**Source text**
------------------------------------

Tuesday 10 November 2020

UCO Bank, vs. G. Ramachandran, RP M/s. Sai Regency Power Corporation Pvt. Ltd - Adjustment of FDR's in loans of CD & Group Companies not permitted..

NCLAT (03.11.2020) in UCO Bank, vs. G. Ramachandran, RP M/s. Sai Regency Power Corporation Pvt. Ltd. [Company Appeal (AT) (Insolvency) No. 761 of 2020] held that  Once CIRP was initiated and Section 14 of IBC applied such adjustment by Appellant cannot be maintained. When CIRP was initiated, the Appellant Bank could not have adjusted the amounts as has been done in this matter.

 Facts of the case; Corporate Debtor had opened two FDRs with the Appellant Bank. Appellant bank sanctioned two car loans to the corporate debtor & two demand loans to group companies against the security of the said two FDR’s. 

Appellant Bank was required to refund Rs. 2,27,94,706/- which had been adjusted during CIRP by the Appellant Bank from Fixed Deposits of the Corporate Debtor M/s. Sai Regency Power Corporation Pvt. Ltd. against the outstanding amount in relation to vehicle loans and demand loans taken by group companies.

 

Excerpts of the order;

# 2. Heard Learned Counsel for the Appellant and the Learned Counsel for the Respondent. Learned Counsel for the Appellant is submitting that the Respondent/Resolution Professional filed the Application before the Adjudicating Authority (NCLT, Special Bench, Chennai) having M.A. No. 39 of 2020 in IBA/92/2019 and claimed that the Appellant Bank was required to refund Rs. 2,27,94,706/- which had been adjusted during CIRP by the Appellant Bank from Fixed Deposits of the Corporate Debtor/M/s. Sai Regency Power Corporation Pvt. Ltd. against the outstanding amount in relation to vehicle loans and loans taken by group companies. The Learned Counsel submitted that the Adjudicating Authority has passed impugned order directing the Appellant to restore the credit to the Corporate Debtor’s account so as to facilitate the Resolution Plan.

------------------------------------

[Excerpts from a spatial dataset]
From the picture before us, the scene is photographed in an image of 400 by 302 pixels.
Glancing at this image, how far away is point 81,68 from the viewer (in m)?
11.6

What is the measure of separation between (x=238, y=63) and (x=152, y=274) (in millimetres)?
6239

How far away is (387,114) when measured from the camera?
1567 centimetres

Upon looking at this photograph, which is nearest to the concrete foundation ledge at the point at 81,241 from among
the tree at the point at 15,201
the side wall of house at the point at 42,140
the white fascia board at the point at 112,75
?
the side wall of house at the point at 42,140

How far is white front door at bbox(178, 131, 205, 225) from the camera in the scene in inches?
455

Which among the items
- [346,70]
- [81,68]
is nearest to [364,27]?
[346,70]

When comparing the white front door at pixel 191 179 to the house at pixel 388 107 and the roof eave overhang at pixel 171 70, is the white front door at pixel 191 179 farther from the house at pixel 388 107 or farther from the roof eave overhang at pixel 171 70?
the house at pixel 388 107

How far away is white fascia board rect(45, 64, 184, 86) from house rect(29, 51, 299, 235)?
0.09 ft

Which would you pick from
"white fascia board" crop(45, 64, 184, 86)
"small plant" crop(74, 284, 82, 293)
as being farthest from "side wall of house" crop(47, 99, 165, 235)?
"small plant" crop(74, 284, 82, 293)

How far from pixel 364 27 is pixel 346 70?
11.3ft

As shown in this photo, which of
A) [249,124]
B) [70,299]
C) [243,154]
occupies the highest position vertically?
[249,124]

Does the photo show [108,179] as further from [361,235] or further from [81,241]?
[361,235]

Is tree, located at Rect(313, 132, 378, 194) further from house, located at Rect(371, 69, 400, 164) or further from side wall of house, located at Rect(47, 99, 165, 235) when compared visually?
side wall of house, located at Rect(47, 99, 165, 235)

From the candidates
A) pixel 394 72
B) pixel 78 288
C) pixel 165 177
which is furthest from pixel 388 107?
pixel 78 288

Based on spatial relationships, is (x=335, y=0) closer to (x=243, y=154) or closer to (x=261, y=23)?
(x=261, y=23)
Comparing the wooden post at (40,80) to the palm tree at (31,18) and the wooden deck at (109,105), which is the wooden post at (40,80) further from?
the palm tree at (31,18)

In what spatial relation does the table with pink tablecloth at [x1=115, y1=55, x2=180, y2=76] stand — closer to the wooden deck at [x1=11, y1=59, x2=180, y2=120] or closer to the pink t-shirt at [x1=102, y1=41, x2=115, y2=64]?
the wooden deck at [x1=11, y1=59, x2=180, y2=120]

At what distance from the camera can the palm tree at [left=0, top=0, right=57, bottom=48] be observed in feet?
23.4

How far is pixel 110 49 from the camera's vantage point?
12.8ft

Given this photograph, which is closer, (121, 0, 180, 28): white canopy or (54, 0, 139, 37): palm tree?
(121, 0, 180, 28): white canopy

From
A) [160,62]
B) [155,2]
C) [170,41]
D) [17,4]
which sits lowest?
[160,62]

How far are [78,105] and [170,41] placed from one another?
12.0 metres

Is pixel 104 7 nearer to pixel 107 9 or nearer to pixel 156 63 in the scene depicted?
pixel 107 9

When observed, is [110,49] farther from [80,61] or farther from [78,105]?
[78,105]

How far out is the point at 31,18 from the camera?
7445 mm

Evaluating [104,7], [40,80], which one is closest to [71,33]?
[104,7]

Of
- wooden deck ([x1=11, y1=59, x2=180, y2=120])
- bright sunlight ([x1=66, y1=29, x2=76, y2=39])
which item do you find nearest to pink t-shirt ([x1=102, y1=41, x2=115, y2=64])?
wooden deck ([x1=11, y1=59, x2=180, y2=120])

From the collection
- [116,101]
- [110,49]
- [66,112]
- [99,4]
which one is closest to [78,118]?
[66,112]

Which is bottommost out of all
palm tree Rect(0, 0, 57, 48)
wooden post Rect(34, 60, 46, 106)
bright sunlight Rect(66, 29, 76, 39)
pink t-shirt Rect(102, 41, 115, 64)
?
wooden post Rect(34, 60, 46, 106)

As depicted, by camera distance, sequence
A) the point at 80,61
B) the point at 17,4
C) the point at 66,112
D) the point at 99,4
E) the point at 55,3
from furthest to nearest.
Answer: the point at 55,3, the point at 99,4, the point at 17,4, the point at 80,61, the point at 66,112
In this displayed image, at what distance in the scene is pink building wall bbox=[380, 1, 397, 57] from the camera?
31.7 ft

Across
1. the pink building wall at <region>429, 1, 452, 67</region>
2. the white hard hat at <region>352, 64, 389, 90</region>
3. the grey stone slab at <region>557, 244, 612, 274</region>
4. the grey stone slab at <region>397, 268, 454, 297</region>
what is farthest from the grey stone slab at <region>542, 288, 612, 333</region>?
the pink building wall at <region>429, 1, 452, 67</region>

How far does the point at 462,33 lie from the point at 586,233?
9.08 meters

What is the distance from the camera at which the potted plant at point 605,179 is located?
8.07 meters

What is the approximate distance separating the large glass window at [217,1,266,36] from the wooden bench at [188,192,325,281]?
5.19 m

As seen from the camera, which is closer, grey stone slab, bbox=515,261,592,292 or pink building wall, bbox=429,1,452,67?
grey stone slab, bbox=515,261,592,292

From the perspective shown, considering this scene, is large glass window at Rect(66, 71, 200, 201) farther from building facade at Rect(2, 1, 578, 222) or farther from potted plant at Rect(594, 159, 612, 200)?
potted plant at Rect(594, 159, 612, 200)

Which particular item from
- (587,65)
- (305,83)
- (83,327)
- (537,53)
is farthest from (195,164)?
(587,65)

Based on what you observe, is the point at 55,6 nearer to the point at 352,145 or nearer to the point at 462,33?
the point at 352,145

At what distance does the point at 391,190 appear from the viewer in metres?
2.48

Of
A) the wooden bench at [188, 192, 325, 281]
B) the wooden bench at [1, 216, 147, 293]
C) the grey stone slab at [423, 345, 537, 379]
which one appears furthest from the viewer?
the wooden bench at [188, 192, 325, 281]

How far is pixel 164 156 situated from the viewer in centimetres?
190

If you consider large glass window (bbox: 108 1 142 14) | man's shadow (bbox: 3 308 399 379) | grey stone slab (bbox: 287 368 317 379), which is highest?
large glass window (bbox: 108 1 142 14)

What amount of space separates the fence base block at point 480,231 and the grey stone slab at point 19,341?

------------------------------------

**The tasks**
1) In the case note on UCO Bank vs. G. Ramachandran, what amount was the bank required to refund?
2) Carry on the case note on UCO Bank vs. G. Ramachandran from the point at which it stops.

**Answers to each task**
1) Rs. 2,27,94,706/-

2)
# 5. The Learned Counsel for the Appellant then states that the Corporate Debtor had opened two FDRs with the Appellant Bank and had approached for sanction of two car loans. The Appellant Bank had sanctioned the vehicle loans and the Company was regularly paying monthly instalments. It is stated that group companies of Corporate Debtor M/s. Kamang Dam Hydro Power Pvt. Ltd. and M/s. J.R. Power Pvt. Ltd. approached the Appellant Bank for sanction of demand loans for which the Corporate Debtor offered two FDRs as security. For the demand loans all the documents were submitted and executed by the Corporate Debtor in 2011. According to the Appellant in good faith the Bank sanctioned demand loans of Rs. 50,00,000/- to one of the group company by mane M/s. Kamang Dam Hydro Power Pvt. Ltd. and another demand loan to another Group company by name M/s. J.R. Power Pvt. Ltd. It is claimed that in good faith, the Appellant appropriated the amounts as the Appellant was secured creditor and could appropriate the FDs and set of amounts due. It is stated that the Appeal claims that the Appellant was not aware of the CIRP proceeding.


# 6. Learned Counsel for the Appellant relies on Section 173 of IBC to submit that there is provision of mutual credit and set of. She also refers to Section 36 (4) (b) of the IBC to submit that set of and appropriation could be accepted.


# 7. The Learned Counsel for the Respondent submits that Section 173 and Section 36 would be relevant during the stage of liquidation proceedings and not during pendency of CIRP. He states that Liquidation Order is not yet passed in the matter though period as provided under Section 12 of IBC is over.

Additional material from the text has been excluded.